EXTRACTED TEXT>
*** Block opens ***

An increasing number of environmental consulting and advocacy groups are using science-based targets to describe the types of goals companies and businesses need to achieve to help curb the impacts of climate change. Photograph: Andrew Peacock/AFP/Getty Images
An increasing number of environmental consulting and advocacy groups are using science-based targets to describe the types of goals companies and businesses need to achieve to help curb the impacts of climate change. Photograph: Andrew Peacock/AFP/Getty Images

Carbon emissions: here's what we can do to hit 'science-based targets'

This article is more than 8 years old

What can business do to help keep global warming in check when new research shows that manmade carbon emissions will cause bigger and more disasters? Set more ambitious emission-reduction targets based on climate science. We explain what it all means

The vast majority of global companies have no obligation to cut their greenhouse gas emissions. Still, many of them try. But the overall efforts aren’t nearly enough to help deal with the potential devastating impacts of climate change, from increasing droughts and wildfires to the mass extinction of species. Critics say businesses need to do more, including setting more ambitious carbon reduction targets and proving they can hit those goals. Now, an increasing number of environmental consulting and advocacy groups are using science-based targets to describe the types of goals they say companies and businesses need to achieve in order to make a difference.

*** Block closes ***

ACTIVITY>
Answer these questions about the article on science-based targets:
1. Who is credited for the photograph?
2. What does the article say the vast majority of global companies have no obligation to do?
3. Which impacts of climate change does the article list?

GIVEN INFORMATION>

*** Block opens ***

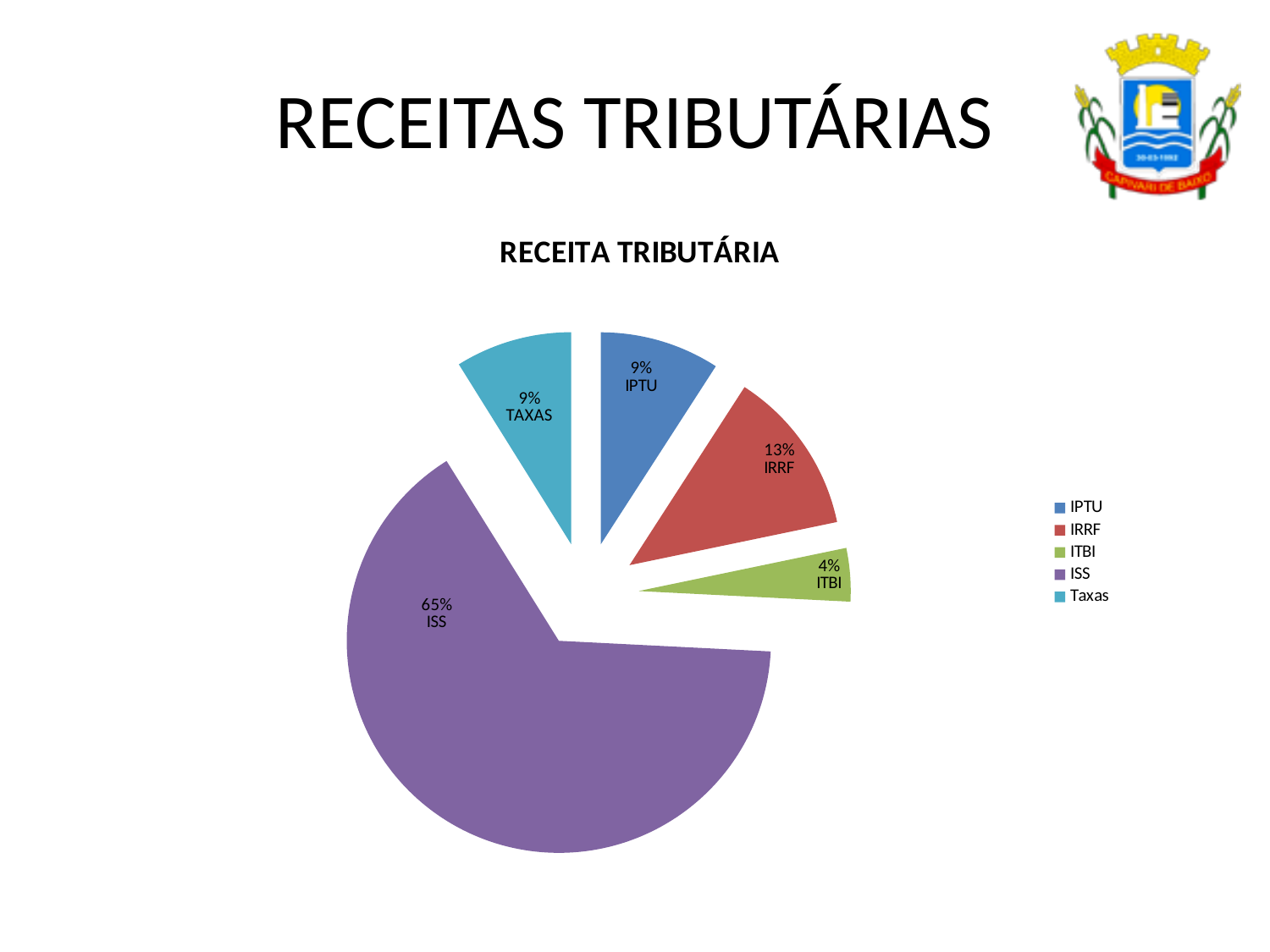
What share of the pie does ISS represent? 65% What share of the pie does ITBI represent? 4% How many slices does the pie chart have? 5 Which category has the largest slice of the pie? ISS Which is larger, the share for IRRF or the share for ITBI? IRRF What share of the pie does IPTU represent? 9% What is the difference in percentage points between the ISS share and the IRRF share? 52 What colour is the ISS slice? Purple Which category has the smallest slice of the pie? ITBI What is the title of the chart? RECEITA TRIBUTÁRIA What kind of chart is shown on the slide? Pie chart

*** Block closes ***

ANSWER TO THIS PROBLEM>
1. Andrew Peacock/AFP/Getty Images
2. Cut their greenhouse gas emissions.
3. Increasing droughts and wildfires, and the mass extinction of species.